Object containing the global step count, training loss, and metrics.

save_model[[trl.DPOTrainer.save_model]]

Source

Will save the model, so you can reload it using from_pretrained().

Will only save from the main process.

push_to_hub[[trl.DPOTrainer.push_to_hub]]

Source

Upload self.model and self.processing_class to the 🤗 model hub on the repo self.args.hub_model_id.

Parameters:

commit_message (str, optional, defaults to "End of training") : Message to commit while pushing.

blocking (bool, optional, defaults to True) : Whether the function should return only when the git push has finished.

token (str, optional, defaults to None) : Token with write permission to overwrite Trainer's original args.

revision (str, optional) : The git revision to commit from. Defaults to the head of the "main" branch.

kwargs (dict[str, Any], optional) : Additional keyword arguments passed along to ~Trainer.create_model_card.

Returns:

The URL of the repository where the model was pushed if blocking=False, or a Future object tracking the progress of the commit if blocking=True.

DPOConfig[[trl.DPOConfig]]

trl.DPOConfig[[trl.DPOConfig]]

Source

Configuration class for the DPOTrainer.

This class includes only the parameters that are specific to DPO training. For a full list of training arguments, please refer to the TrainingArguments documentation.

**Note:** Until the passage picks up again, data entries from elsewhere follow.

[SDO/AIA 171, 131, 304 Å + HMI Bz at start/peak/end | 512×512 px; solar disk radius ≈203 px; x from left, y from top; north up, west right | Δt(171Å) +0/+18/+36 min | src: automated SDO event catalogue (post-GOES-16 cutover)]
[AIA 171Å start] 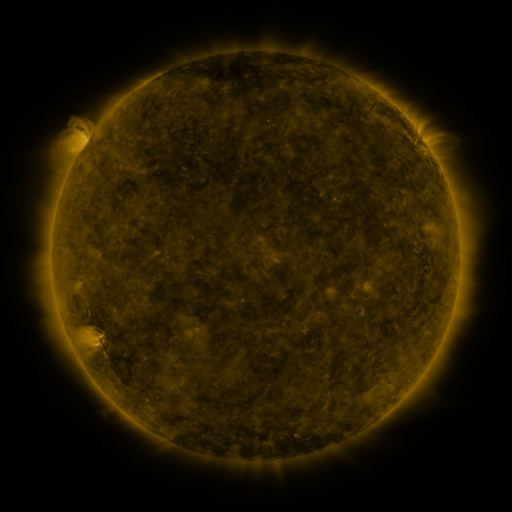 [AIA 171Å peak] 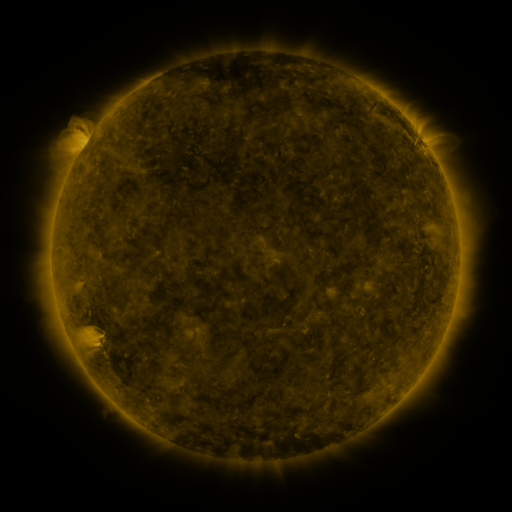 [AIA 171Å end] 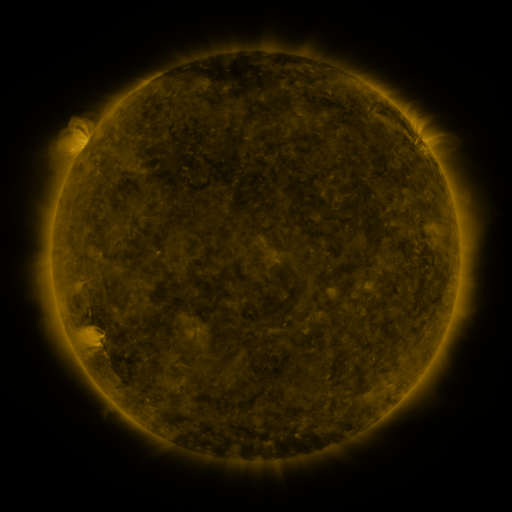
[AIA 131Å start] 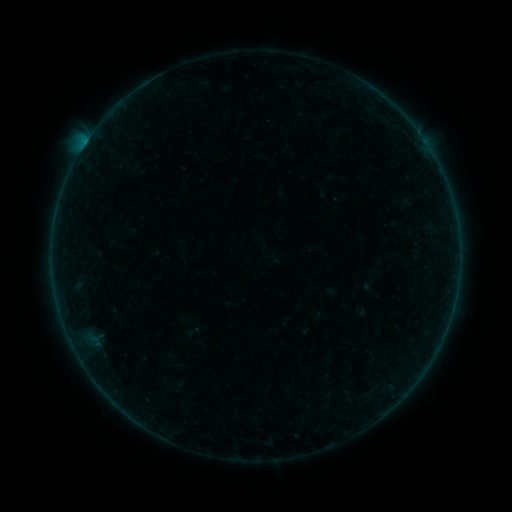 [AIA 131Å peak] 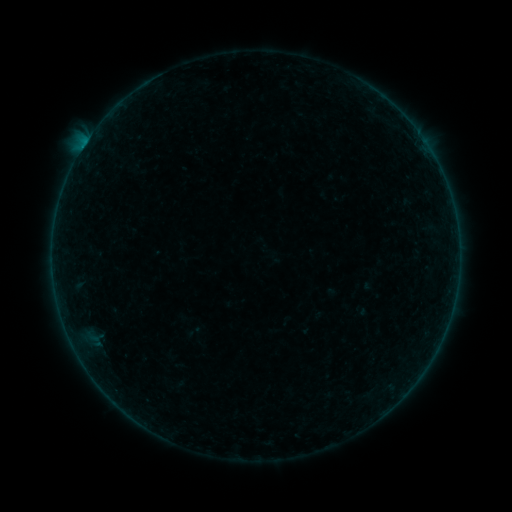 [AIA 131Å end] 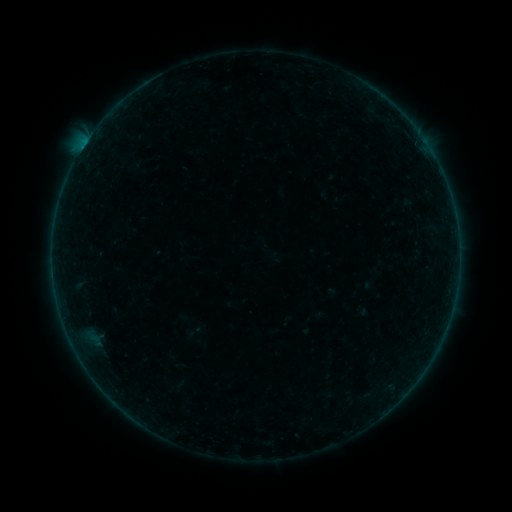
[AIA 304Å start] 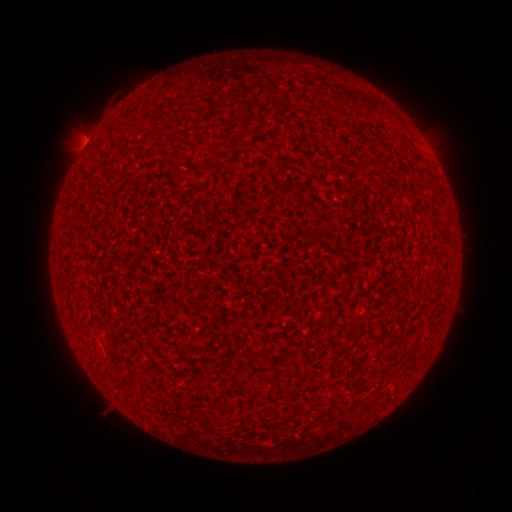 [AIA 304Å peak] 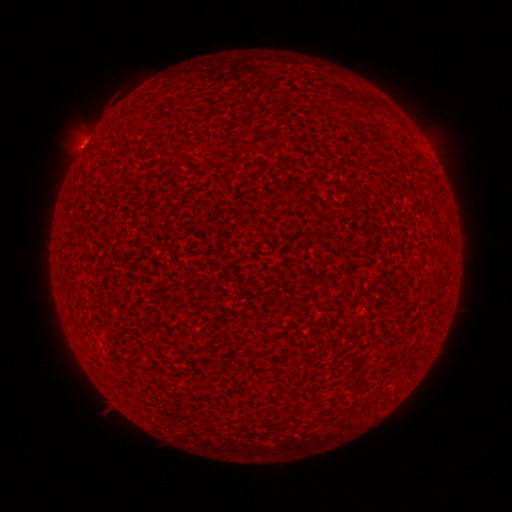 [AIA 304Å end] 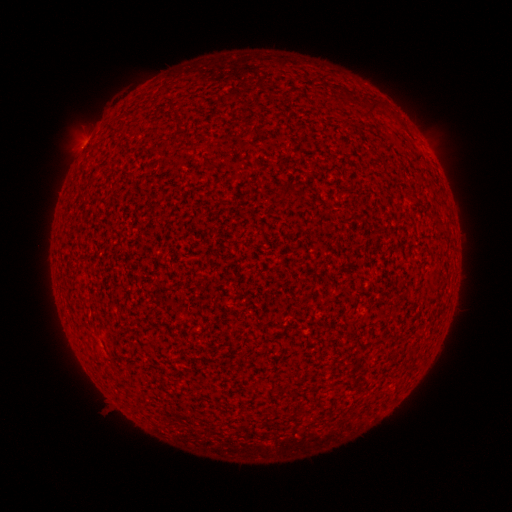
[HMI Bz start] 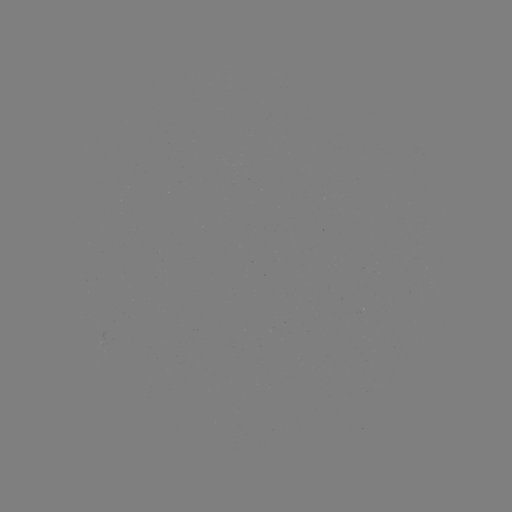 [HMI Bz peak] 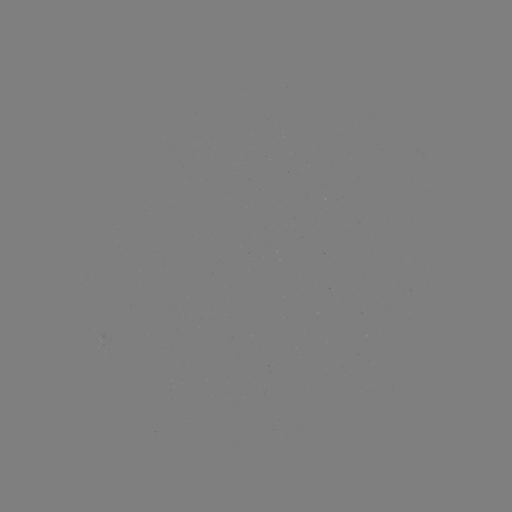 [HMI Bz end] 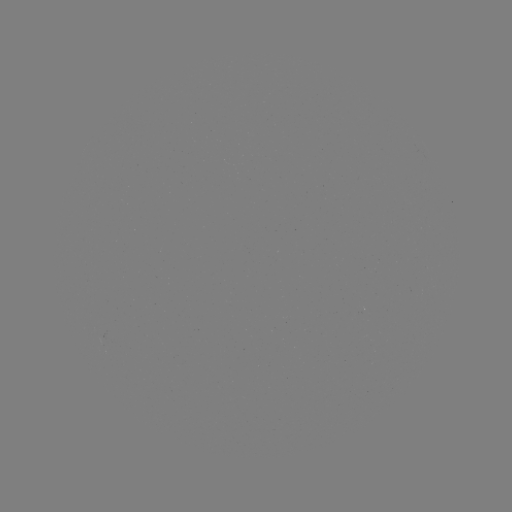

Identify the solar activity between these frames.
B2.6 flare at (83, 148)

Note that default values in this class may differ from those in TrainingArguments.

Using HfArgumentParser we can turn this class into argparse arguments that can be specified on the command line.

These parameters have default values different from TrainingArguments:

  • logging_steps: Defaults to 10 instead of 500.
  • gradient_checkpointing: Defaults to True instead of False.
  • bf16: Defaults to True if fp16 is not set, instead of False.
  • learning_rate: Defaults to 1e-6 instead of 5e-5.